ClickHouse: Remote Table Function Connection Error
Describe the bug
The remote function unexpectedly throws a connection error when attempting to connect to a “connectable” server.
How to reproduce
- Clickhouse server version 19.3.6 revision 54415
- ACL settings:
<!-- Users and ACL. -->
<users>
<!-- If user name was not specified, 'default' user is used. -->
<default>
<!-- Password could be specified in plaintext or in SHA256 (in hex format).
If you want to specify password in plaintext (not recommended), place it in 'password' element.
Example: <password>qwerty</password>.
Password could be empty.
If you want to specify SHA256, place it in 'password_sha256_hex' element.

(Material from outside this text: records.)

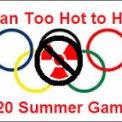 COVID, Fukushima and the Atomic Olympics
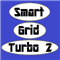 SMART GRID TURBO 2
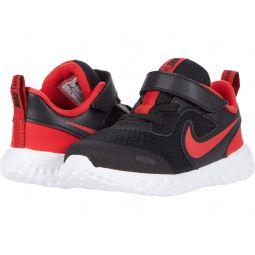 Nike Kids Revolution 5 (Infantu002FToddler)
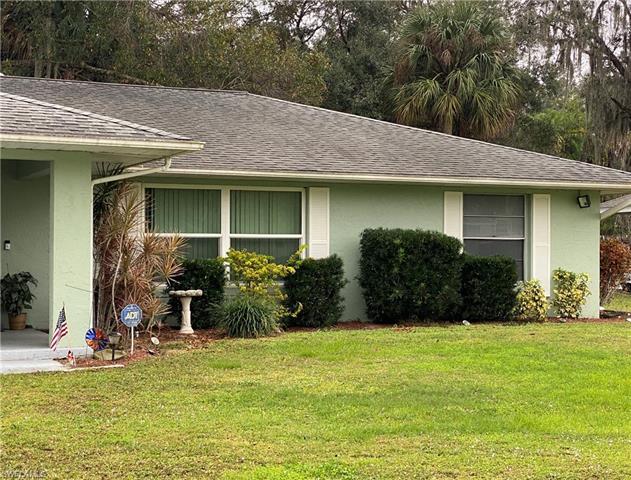 14951 Randolph Dr, Fort Myers, FL 33905
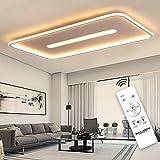 SHILOOK Led Deckenleuchte Dimmbar mit Fernbedienung, 76W Flach Modern Deckenlampe für Wohnzimmer/Küche/Büro, 7600lm 3000k-6000k, Rechteckig Ultra Dünn Weiß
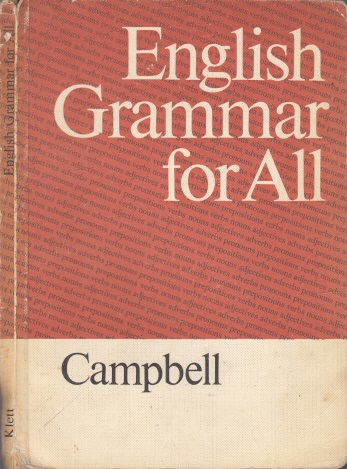 English Grammar for All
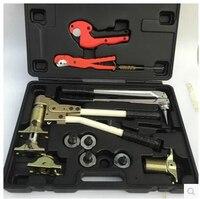 Труба зажимной инструмент фитинг инструмент PEX 1632 диапазон 16 мм 32 мм используется для REHAU фитинги хорошо полученные Rehau сантехника инструмен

Example: <password_sha256_hex>65e84be33532fb784c48129675f9eff3a682b27168c0ea744b2cf58ee02337c5</password_sha256_hex>
How to generate decent password:
Execute: PASSWORD=$(base64 < /dev/urandom | head -c8); echo "$PASSWORD"; echo -n "$PASSWORD" | sha256sum | tr -d '-'
In first line will be password and in second - corresponding SHA256.
-->
<password></password>
<!-- List of networks with open access.
To open access from everywhere, specify:
<ip>::/0</ip>
To open access only from localhost, specify:
<ip>::1</ip>
<ip>127.0.0.1</ip>
Each element of list has one of the following forms:
<ip> IP-address or network mask. Examples: 213.180.204.3 or 10.0.0.1/8 or 10.0.0.1/255.255.255.0
2a02:6b8::3 or 2a02:6b8::3/64 or 2a02:6b8::3/ffff:ffff:ffff:ffff::.

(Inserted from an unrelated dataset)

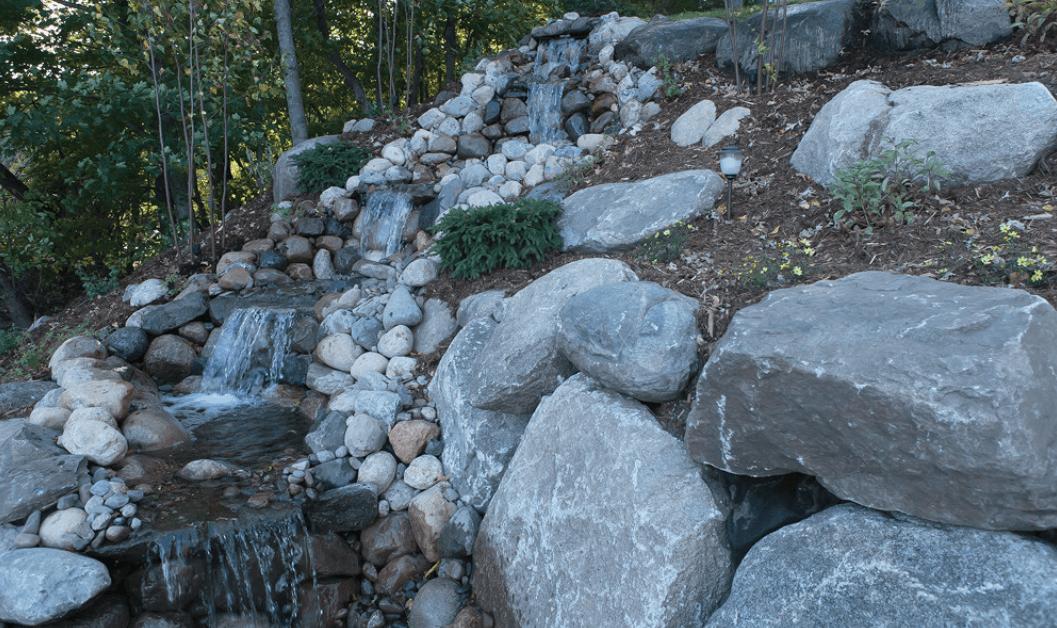 Water Features & Rock Walls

<host> Hostname. Example: server01.yandex.ru.
To check access, DNS query is performed, and all received addresses compared to peer address.
<host_regexp> Regular expression for host names. Example, ^server\d\d-\d\d-\d\.yandex\.ru$
To check access, DNS PTR query is performed for peer address and then regexp is applied.
Then, for result of PTR query, another DNS query is performed and all received addresses compared to peer address.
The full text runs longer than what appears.